Task description =
Reproduce the passage on the EII scheme word for word, from "More funds are" up to and including "early-stage venture fund.".

Passage given =

+===+

Walsh says landlords also avail of the scheme.
“As a single person, if you have €20,000 rental income a year in addition to your salary of, let’s say €50,000, your €20,000 of rental income will all be subject to the higher 40pc income tax rate,” she says. “If you paid €20,000 into an EIIS, you could fully shelter that rental income from income tax.
“However, there’s no point in getting tax relief if you don’t get money back from the scheme. People put money in pensions and then don’t look at them again. We should be looking at how our investments are doing on an annual basis, including our EIIS.”
Investing in EII funds
Investing a lump sum directly in a fledgling company through the EII scheme in a private placement just to benefit from tax relief is a risky move because you could lose your entire investment.
To reduce the risk, you could invest through a designated investment fund that’s been approved by Revenue or through a qualifying investment fund.
More funds are gradually coming on the market that – in exchange for a fee of about 3pc – choose which companies to invest in and help diversify the risk. These funds typically invest in between three to eight companies a year for their portfolios. One of the recent tweaks to the complex rules around EII were tweaked to allow venture capital funding to enter the market, paving the way for venture capital firm Elkstone to set up its EIIS early-stage venture fund.
BES Management DAC, a joint venture company between BDO and Davy Stockbrokers, manages the Davy EIIS Funds, and is the country’s longest-running EIIS fund manager. It has raised and invested more than €215m in BES and EIIS funding over the past 25 years, investing in more than 150 companies, including The Happy Pear and Gym+Coffee.

+===+

Raw data =
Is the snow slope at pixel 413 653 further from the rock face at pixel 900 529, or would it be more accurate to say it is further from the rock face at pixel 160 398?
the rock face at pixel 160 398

+===+

Response to this task =
More funds are gradually coming on the market that – in exchange for a fee of about 3pc – choose which companies to invest in and help diversify the risk. These funds typically invest in between three to eight companies a year for their portfolios. One of the recent tweaks to the complex rules around EII were tweaked to allow venture capital funding to enter the market, paving the way for venture capital firm Elkstone to set up its EIIS early-stage venture fund.